### PROBLEM TO WORK ON
Working from the listing below, pick each line containing the word "respect" and copy it.

+--

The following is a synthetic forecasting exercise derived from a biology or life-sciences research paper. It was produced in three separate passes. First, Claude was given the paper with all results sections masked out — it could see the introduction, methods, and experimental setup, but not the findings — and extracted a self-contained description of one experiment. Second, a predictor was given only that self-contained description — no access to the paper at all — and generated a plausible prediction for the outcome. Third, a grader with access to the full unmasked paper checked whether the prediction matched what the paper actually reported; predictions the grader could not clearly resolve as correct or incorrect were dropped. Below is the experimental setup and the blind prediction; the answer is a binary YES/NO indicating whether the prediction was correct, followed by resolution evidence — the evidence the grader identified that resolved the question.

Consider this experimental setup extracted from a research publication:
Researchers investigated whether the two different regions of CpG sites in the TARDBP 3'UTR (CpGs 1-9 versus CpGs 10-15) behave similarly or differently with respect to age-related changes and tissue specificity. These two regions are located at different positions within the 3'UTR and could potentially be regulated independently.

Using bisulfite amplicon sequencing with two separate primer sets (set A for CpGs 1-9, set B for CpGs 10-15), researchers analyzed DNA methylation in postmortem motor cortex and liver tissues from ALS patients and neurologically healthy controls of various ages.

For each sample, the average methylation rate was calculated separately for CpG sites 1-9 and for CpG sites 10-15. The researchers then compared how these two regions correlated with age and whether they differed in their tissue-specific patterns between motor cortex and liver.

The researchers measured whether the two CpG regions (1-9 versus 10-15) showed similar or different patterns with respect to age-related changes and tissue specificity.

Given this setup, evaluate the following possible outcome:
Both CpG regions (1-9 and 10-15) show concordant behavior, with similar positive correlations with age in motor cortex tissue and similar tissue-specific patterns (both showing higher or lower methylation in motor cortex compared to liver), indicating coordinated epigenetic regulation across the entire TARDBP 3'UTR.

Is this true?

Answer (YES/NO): NO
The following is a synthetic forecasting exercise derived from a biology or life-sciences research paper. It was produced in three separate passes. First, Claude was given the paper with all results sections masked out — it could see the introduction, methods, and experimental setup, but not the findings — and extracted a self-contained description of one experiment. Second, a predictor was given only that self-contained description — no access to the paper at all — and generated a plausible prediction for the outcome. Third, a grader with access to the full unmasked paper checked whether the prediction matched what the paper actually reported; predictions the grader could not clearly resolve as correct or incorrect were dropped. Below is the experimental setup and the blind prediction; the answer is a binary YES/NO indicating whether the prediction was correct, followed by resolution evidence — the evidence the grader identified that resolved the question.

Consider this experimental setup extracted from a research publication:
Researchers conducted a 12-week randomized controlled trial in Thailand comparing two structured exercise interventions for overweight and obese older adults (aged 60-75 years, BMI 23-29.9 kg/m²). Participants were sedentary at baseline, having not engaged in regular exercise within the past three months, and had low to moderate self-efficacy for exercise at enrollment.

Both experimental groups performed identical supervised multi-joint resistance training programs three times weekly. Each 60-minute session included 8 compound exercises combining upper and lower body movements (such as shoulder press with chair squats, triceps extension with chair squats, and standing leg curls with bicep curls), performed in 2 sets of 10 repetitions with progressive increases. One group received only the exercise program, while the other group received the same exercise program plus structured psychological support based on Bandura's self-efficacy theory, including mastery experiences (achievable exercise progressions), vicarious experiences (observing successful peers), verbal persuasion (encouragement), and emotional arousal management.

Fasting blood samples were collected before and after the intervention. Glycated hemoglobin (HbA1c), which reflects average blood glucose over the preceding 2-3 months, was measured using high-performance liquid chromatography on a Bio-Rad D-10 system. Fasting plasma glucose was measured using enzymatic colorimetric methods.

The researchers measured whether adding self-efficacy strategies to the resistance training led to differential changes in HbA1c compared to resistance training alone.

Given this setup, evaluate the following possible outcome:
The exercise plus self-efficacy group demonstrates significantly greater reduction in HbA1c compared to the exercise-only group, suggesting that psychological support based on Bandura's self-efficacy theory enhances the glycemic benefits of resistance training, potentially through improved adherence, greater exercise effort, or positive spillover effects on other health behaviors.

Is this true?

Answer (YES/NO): YES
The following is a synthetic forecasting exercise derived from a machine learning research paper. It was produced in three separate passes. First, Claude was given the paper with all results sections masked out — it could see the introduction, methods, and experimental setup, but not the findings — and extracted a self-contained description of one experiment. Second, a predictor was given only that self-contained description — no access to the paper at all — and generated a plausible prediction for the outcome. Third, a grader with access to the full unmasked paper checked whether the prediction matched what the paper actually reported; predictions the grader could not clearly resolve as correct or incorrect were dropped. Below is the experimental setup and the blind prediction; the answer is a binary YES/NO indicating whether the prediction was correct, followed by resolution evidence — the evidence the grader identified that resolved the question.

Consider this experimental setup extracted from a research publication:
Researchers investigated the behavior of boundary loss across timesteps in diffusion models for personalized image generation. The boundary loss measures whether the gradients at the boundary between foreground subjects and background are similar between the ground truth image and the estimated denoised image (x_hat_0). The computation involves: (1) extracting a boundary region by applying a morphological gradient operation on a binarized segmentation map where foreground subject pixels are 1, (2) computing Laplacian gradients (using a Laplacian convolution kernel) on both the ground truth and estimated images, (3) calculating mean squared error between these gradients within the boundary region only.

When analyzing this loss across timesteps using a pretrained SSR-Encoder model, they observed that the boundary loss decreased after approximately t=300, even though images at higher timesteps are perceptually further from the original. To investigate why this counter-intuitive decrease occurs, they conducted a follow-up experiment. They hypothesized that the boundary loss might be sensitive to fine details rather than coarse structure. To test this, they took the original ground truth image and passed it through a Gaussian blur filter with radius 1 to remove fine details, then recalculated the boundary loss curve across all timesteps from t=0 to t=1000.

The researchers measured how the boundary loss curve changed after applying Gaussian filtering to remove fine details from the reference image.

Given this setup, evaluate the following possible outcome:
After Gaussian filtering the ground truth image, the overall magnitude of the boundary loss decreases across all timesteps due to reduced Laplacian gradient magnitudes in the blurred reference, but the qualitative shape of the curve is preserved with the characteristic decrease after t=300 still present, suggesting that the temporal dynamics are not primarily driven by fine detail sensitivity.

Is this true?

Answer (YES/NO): NO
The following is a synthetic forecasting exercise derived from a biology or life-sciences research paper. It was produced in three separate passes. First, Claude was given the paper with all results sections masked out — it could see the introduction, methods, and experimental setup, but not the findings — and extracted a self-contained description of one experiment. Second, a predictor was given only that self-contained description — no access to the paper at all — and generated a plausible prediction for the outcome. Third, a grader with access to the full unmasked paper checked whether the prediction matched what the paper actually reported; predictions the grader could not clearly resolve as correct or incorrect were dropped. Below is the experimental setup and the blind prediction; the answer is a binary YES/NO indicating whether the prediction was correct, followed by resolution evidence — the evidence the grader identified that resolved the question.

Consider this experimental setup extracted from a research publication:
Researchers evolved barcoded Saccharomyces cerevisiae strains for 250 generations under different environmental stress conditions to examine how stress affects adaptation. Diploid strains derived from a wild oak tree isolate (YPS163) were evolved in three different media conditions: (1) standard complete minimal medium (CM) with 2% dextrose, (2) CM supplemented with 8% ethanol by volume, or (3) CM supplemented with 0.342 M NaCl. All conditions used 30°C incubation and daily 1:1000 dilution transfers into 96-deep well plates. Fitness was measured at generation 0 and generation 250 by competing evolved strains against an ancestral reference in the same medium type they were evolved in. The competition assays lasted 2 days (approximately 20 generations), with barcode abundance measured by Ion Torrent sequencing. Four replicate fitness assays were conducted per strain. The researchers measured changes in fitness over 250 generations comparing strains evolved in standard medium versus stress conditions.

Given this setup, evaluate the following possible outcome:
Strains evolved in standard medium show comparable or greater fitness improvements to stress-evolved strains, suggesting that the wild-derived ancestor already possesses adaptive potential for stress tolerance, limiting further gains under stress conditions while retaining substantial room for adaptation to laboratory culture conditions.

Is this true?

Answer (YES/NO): NO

+--

### OUTPUT BELOW
Researchers investigated whether the two different regions of CpG sites in the TARDBP 3'UTR (CpGs 1-9 versus CpGs 10-15) behave similarly or differently with respect to age-related changes and tissue specificity. These two regions are located at different positions within the 3'UTR and could potentially be regulated independently.
The researchers measured whether the two CpG regions (1-9 versus 10-15) showed similar or different patterns with respect to age-related changes and tissue specificity.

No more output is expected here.